(RECORDS):

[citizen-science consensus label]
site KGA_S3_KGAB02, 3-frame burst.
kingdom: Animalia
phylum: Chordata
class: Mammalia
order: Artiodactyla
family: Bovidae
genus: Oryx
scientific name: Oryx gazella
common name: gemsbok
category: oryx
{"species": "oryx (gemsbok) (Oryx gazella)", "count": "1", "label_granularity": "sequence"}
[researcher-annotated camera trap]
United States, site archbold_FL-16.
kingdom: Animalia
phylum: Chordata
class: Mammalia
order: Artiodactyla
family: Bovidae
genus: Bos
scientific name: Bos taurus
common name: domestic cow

...

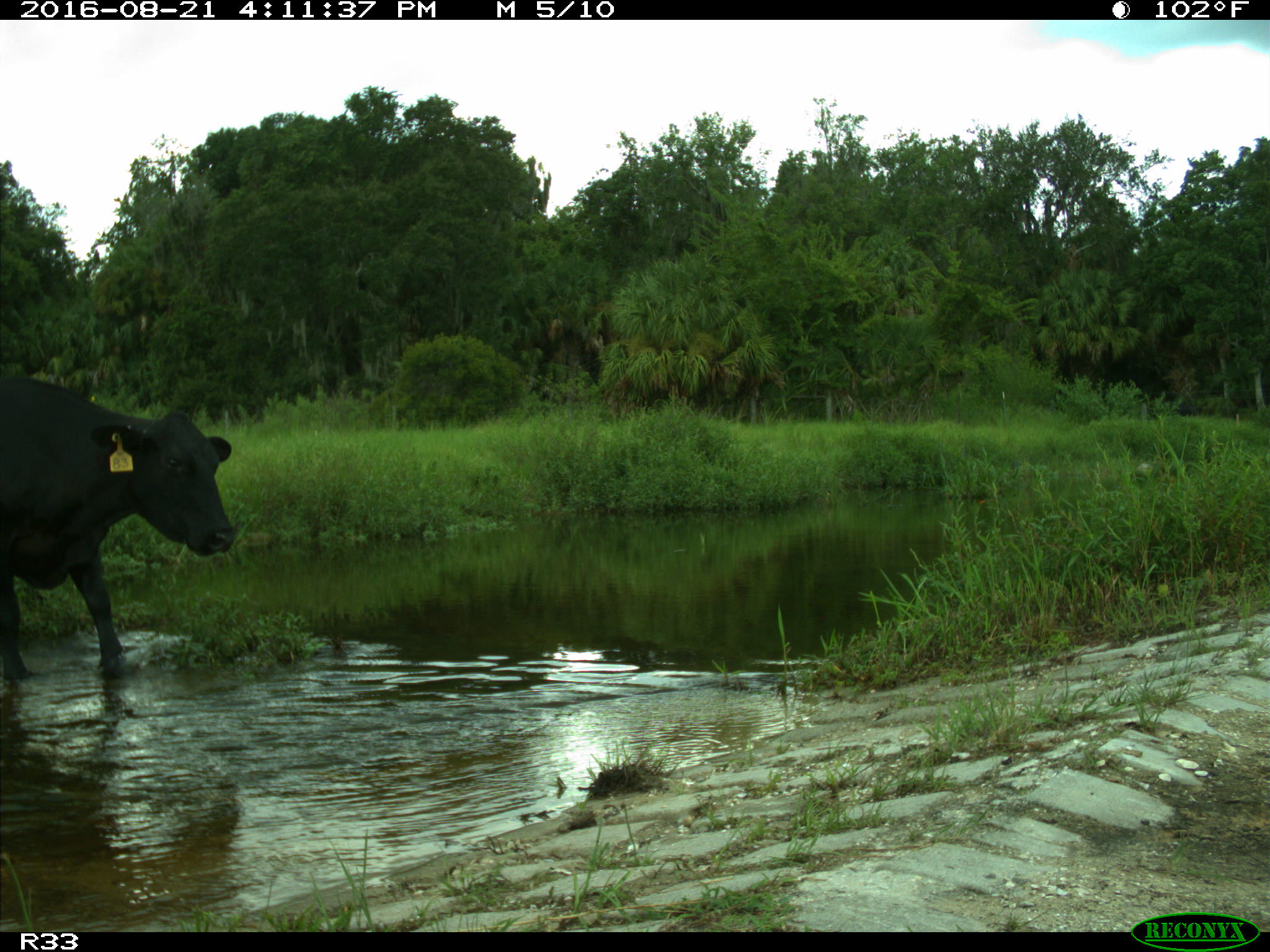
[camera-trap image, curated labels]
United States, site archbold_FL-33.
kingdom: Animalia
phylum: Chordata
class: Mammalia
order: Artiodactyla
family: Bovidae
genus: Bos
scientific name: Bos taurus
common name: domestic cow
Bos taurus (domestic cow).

* * *

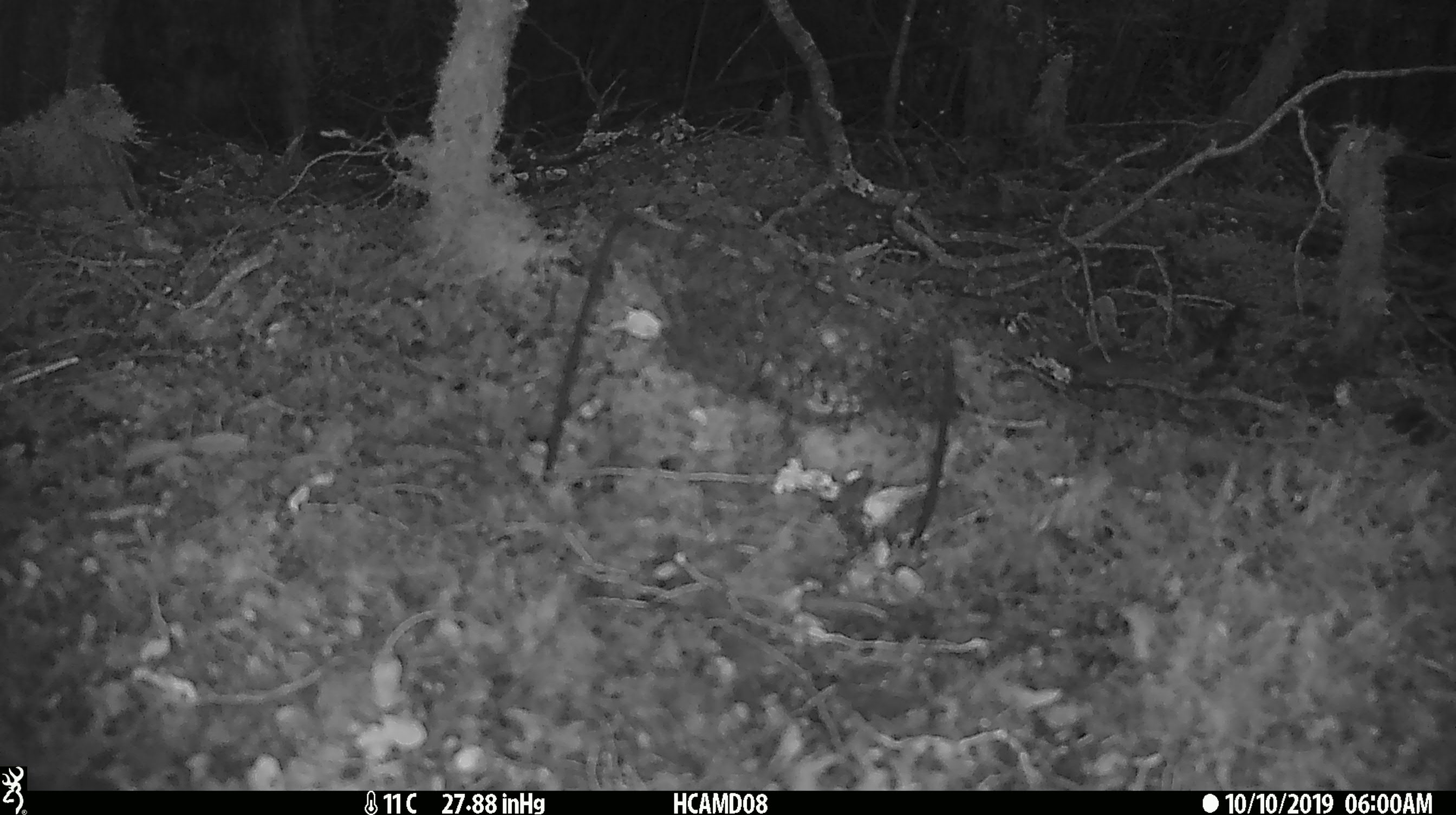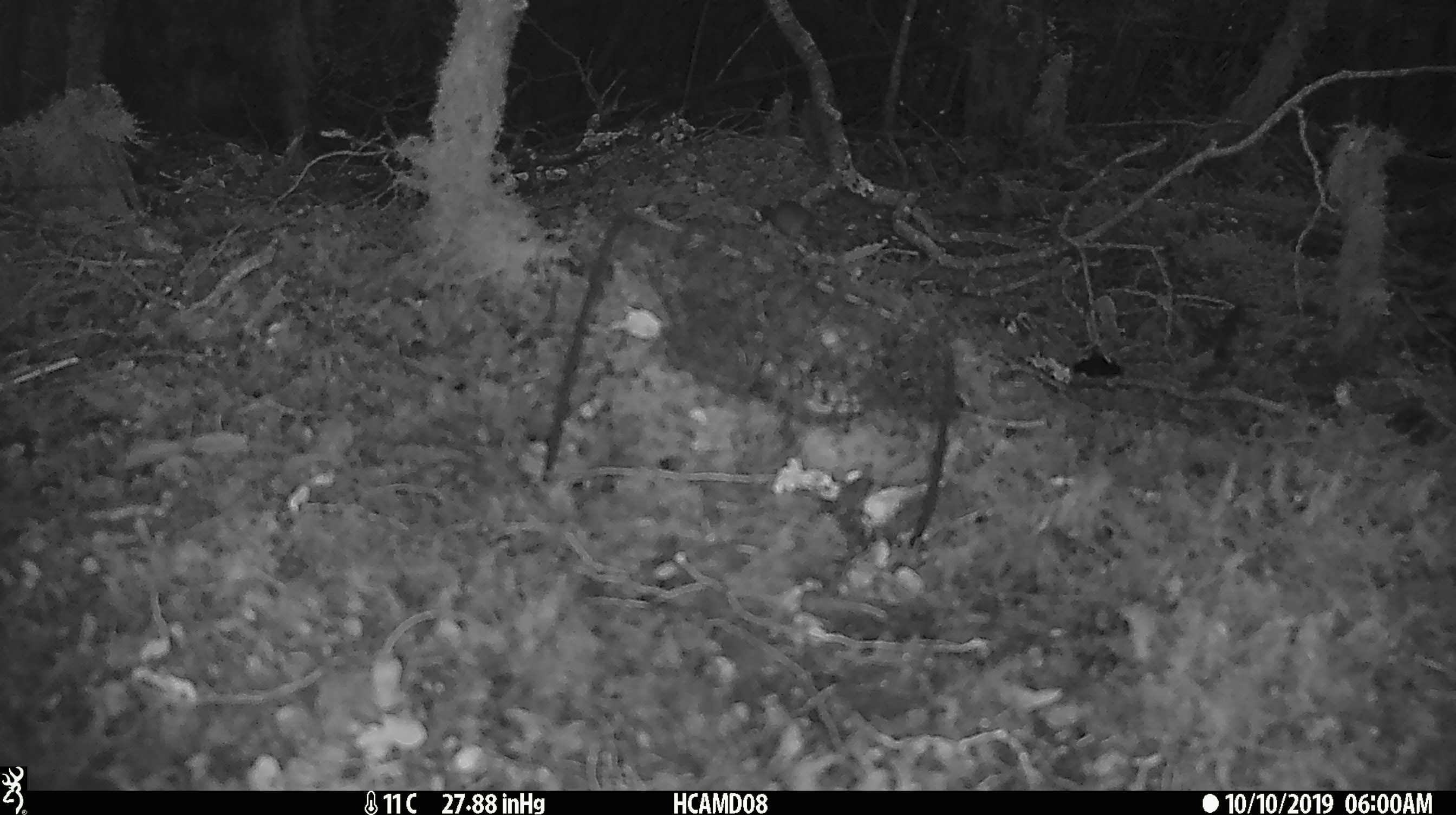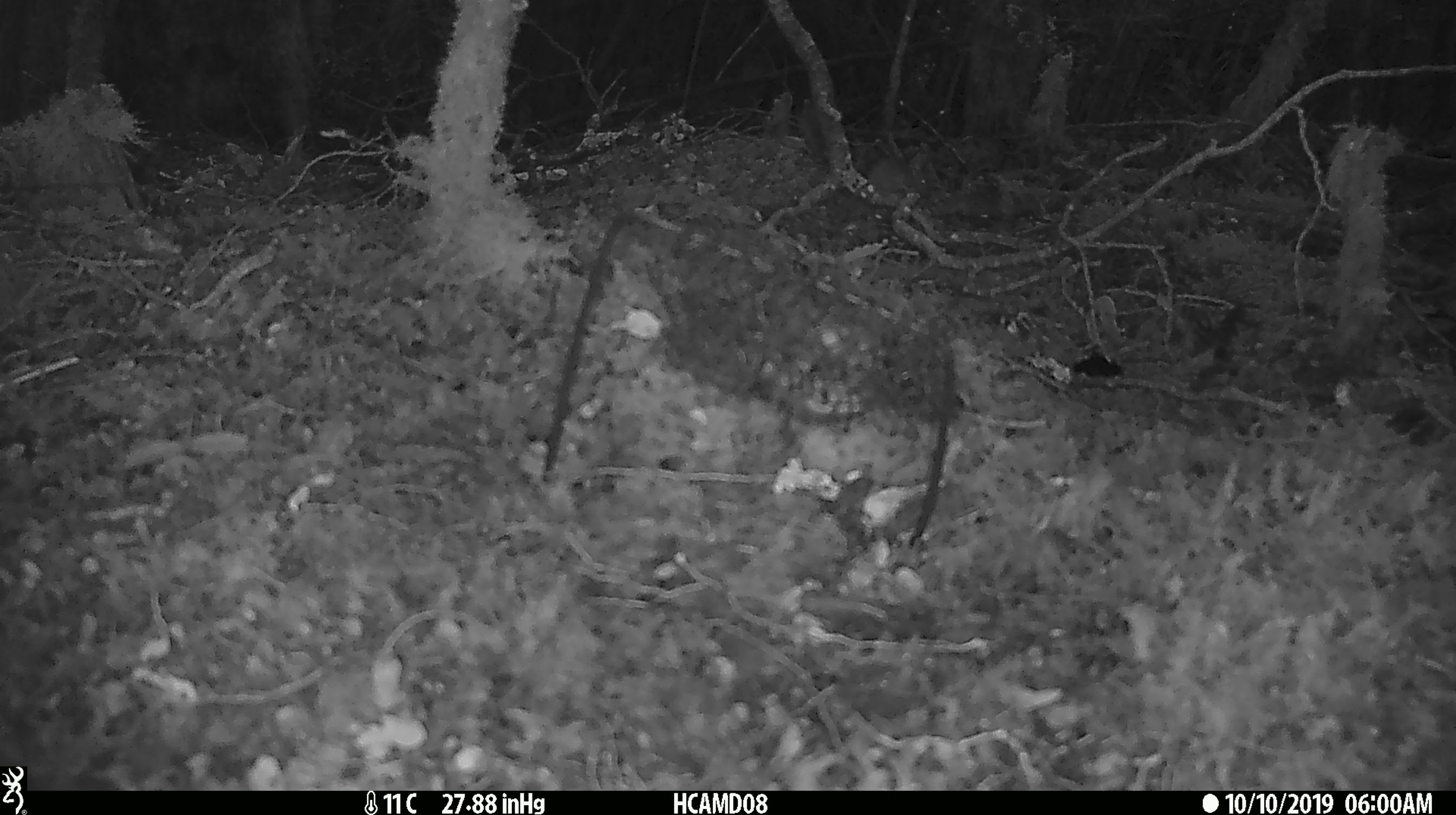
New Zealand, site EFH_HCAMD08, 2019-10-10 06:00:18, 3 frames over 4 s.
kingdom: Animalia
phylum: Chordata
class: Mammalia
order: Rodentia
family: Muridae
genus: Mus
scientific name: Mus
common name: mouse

(ASSIGNED TASK):
In the listing above, how many lines have the string "United" in them? Reply with only the figure.

(RESPONSE BOX):
2